Eu estava dobrando minha blusa preferida — ou, pelo menos, a que Brandon dizia ser — quando olhei para ele, sentado na poltrona, encaixando meus livros na mochila com o mesmo cuidado de quem monta um quebra-cabeça.

— Brandon... — Comecei, hesitante, com a voz mais baixa do que eu pretendia.

— Hum?

— A gente já teve um encontro... desastroso?

Ele parou por um segundo, com o marcador de páginas entre os dedos, e me olhou como se tivesse sido puxado de volta para uma lembrança engraçada.

— Tipo... muito desastroso? — Perguntei, com um meio sorriso.

— Ah, sim… — respondeu ele, rindo de leve — Um, pelo menos, foi um desastre completo. Lembra da noite do restaurante tailandês?

Balancei a cabeça. Ainda não.

— Desculpe, sei que não se lembra, foi só minha empolgação. Você queria impressionar… — continuou ele, com um brilho nos olhos — Pediu o prato mais apimentado do cardápio. Disse que era “valente demais pra se render ao leite de coco”.

— E?

— Passou os próximos vinte minutos com lágrimas nos olhos, fungando, dizendo que sua alma estava pegando fogo por dentro.

Soltei uma risada curta, surpresa com o som dela. De fato deve ter sido algo muito engraçado e eu queria me lembrar agora.

— E você fez o quê?

— Comi igual. Não podia deixar você perder sozinha. Nós dois saímos de lá com as bocas em chamas, tomando água gelada no bebedouro da praça como dois adolescentes idiotas.

Rimos juntos. E, por um instante, algo em mim se aqueceu, como se aquela lembrança fosse minha também, mesmo que a mente ainda não confirmasse.
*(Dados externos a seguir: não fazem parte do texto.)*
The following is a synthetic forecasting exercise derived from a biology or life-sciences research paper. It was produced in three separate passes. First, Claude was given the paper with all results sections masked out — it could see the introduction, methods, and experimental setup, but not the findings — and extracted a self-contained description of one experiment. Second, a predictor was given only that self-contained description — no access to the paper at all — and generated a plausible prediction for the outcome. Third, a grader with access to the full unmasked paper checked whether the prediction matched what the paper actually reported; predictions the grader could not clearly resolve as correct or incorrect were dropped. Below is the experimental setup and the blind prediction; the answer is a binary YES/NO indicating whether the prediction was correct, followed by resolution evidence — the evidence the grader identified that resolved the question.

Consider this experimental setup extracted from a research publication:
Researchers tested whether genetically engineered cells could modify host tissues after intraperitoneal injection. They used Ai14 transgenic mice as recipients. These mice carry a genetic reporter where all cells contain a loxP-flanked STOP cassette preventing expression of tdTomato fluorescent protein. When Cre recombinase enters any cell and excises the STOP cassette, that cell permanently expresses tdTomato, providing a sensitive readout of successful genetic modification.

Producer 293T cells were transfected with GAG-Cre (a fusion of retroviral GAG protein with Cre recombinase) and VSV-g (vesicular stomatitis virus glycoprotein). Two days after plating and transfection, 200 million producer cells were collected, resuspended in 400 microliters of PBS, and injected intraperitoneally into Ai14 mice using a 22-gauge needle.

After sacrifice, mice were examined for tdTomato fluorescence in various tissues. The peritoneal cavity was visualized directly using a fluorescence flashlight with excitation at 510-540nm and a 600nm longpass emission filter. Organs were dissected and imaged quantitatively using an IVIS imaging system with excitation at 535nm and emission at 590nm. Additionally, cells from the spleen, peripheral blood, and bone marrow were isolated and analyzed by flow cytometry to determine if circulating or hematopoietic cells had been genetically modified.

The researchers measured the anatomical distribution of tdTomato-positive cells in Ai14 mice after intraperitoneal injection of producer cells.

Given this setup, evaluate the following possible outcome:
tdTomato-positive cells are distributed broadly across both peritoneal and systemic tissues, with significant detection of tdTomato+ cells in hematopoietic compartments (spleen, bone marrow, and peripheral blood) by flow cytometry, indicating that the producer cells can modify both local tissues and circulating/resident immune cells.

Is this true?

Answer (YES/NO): YES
Eu queria lembrar, deveria lembrar, é a minha vida.

— Acho que gosto da versão de mim que encara pimentas tailandesas por orgulho.

— Eu amo todas as suas versões, Naira. — Brandon confessou, baixinho.
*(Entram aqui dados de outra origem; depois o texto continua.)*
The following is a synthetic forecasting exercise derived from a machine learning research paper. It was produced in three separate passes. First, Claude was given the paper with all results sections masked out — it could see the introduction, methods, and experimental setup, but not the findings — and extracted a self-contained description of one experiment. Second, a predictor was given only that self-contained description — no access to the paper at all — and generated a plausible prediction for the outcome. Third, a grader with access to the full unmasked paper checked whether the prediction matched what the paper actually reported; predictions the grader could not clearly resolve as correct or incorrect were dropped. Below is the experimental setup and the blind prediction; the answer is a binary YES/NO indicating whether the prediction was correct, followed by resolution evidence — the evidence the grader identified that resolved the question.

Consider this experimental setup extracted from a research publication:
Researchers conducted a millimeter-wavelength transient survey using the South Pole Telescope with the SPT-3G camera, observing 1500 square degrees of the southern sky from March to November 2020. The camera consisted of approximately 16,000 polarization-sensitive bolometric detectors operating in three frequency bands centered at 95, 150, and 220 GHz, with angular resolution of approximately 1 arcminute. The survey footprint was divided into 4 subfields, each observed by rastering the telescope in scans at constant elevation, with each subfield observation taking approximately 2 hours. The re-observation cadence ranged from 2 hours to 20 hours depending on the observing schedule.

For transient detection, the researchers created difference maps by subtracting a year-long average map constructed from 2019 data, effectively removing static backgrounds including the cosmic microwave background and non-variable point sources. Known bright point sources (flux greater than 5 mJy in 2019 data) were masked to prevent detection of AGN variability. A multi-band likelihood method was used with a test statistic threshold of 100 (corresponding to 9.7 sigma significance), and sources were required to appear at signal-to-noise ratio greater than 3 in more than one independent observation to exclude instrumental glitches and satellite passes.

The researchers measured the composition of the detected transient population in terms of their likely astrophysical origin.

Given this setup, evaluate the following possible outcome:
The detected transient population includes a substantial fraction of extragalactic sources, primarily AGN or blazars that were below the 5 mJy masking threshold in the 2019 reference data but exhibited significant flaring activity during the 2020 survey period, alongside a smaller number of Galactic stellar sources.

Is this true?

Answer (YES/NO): NO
E naquele pequeno silêncio que se seguiu, a única coisa que doía... era não me lembrar de como era amá-lo de volta. Não sei como é o gosto do seu beijo, o calor do seu abraço… só agora minha ficha caiu. Vou receber alta do hospital e terei que ir para casa com ele.

Não sei se estou pronta para ficar na mesma cama, no mesmo quarto. Será que o Brandon vai aceitar me dar uns dias? Tudo ainda é muito novo para mim, esse relacionamento, essa vida… quem eu sou.